**Task objective:**
Starting at the beginning of the material and ending with the line that contains "Answer: (265,164) →", put each line into a JSON list of strings, one string per line, with blank lines left out.

**Rows:**
* * * * *

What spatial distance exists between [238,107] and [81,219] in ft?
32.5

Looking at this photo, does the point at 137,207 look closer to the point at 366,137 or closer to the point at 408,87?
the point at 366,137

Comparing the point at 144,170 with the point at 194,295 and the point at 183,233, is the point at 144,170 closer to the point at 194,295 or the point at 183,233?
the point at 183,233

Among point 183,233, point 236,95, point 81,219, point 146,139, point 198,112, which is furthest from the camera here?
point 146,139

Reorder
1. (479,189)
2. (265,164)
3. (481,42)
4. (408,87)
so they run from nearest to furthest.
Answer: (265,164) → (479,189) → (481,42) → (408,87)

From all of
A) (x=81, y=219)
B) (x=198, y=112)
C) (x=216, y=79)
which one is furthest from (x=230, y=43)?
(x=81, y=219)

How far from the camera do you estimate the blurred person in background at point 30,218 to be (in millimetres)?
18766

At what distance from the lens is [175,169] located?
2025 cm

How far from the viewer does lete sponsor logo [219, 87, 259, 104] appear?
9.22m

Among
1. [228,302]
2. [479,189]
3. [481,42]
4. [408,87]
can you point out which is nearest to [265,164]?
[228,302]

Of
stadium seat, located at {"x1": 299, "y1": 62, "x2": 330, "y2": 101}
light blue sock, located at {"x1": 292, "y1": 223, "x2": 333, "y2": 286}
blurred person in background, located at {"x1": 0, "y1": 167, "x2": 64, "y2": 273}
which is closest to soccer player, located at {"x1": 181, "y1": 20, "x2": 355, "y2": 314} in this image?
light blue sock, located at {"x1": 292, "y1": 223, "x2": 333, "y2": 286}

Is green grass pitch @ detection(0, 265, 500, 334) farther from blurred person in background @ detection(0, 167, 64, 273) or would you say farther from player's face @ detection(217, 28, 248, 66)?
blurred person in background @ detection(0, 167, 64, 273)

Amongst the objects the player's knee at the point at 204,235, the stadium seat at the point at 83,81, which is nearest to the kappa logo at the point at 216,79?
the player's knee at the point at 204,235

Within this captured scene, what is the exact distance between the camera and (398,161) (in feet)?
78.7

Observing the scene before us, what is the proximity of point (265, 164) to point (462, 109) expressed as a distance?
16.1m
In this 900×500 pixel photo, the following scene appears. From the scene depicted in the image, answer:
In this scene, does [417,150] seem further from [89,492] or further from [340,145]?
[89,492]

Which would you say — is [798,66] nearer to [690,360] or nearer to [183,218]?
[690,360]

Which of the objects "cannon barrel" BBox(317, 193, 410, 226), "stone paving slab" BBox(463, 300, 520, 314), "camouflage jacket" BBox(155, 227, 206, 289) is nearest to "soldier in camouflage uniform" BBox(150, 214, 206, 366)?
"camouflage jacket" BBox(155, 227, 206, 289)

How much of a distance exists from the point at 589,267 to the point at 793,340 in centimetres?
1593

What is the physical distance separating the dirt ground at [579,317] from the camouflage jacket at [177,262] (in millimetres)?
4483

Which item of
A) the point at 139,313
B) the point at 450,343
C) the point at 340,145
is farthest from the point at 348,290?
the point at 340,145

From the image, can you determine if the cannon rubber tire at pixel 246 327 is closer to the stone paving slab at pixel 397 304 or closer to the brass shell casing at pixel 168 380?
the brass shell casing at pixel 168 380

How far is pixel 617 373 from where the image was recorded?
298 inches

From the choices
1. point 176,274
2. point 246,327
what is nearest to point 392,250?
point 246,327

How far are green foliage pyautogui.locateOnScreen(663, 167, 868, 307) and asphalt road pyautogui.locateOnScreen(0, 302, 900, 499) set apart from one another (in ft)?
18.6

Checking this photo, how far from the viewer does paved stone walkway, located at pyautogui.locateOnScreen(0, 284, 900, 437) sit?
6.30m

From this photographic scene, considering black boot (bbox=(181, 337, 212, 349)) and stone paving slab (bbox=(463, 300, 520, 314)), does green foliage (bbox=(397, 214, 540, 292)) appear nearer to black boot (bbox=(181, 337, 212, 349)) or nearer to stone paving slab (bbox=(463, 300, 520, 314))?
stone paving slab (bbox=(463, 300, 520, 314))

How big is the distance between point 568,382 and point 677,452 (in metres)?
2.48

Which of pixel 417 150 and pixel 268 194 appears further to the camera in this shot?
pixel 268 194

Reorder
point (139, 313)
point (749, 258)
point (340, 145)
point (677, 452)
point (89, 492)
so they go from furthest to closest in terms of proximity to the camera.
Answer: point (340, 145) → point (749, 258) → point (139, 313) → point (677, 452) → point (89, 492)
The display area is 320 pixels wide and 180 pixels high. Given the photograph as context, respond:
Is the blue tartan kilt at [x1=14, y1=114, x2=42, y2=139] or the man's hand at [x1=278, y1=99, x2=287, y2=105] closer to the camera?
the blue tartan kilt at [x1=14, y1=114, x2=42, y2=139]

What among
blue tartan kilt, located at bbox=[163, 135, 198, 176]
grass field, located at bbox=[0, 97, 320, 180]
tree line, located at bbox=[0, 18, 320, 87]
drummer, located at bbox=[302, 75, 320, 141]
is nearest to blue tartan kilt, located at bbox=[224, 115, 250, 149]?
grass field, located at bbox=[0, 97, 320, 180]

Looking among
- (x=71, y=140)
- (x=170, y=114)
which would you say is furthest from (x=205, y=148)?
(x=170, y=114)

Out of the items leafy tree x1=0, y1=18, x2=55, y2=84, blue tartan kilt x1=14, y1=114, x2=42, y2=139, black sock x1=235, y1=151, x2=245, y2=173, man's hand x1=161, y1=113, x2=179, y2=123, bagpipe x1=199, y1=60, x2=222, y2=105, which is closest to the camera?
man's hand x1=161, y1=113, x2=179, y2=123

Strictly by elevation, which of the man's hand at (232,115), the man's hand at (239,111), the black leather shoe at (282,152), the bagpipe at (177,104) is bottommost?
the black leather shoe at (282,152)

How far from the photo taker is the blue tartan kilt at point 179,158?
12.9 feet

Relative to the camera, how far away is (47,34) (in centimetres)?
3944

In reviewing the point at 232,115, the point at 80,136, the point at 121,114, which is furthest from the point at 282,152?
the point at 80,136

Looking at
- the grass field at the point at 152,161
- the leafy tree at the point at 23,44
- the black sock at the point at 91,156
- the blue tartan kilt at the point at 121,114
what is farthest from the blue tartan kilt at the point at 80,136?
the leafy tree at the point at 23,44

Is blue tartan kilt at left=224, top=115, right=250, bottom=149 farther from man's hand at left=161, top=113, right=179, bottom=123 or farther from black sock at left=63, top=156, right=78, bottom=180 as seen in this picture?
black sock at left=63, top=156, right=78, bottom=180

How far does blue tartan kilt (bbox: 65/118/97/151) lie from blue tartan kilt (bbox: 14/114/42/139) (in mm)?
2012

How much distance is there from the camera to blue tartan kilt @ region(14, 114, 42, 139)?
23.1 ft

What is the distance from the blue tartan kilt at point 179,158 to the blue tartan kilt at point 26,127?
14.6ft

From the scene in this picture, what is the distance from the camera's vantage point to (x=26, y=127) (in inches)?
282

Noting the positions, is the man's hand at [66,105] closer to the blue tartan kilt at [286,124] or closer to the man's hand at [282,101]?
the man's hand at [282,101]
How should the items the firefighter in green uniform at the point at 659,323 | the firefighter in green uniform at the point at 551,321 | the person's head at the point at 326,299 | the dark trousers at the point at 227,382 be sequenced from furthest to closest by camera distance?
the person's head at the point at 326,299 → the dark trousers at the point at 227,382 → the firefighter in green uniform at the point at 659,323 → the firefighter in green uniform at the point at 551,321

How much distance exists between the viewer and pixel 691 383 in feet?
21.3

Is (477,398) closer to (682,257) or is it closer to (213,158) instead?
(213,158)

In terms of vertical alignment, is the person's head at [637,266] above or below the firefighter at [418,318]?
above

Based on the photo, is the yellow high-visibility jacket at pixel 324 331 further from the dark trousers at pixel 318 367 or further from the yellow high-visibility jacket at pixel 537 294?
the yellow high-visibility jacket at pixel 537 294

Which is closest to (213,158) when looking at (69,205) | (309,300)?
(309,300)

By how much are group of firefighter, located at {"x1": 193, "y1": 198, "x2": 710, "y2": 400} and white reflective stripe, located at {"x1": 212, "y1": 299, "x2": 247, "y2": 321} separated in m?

* * * * *

**Response to this exercise:**
[
  "What spatial distance exists between [238,107] and [81,219] in ft?",
  "32.5",
  "Looking at this photo, does the point at 137,207 look closer to the point at 366,137 or closer to the point at 408,87?",
  "the point at 366,137",
  "Comparing the point at 144,170 with the point at 194,295 and the point at 183,233, is the point at 144,170 closer to the point at 194,295 or the point at 183,233?",
  "the point at 183,233",
  "Among point 183,233, point 236,95, point 81,219, point 146,139, point 198,112, which is furthest from the camera here?",
  "point 146,139",
  "Reorder",
  "1. (479,189)",
  "2. (265,164)",
  "3. (481,42)",
  "4. (408,87)",
  "so they run from nearest to furthest.",
  "Answer: (265,164) → (479,189) → (481,42) → (408,87)"
]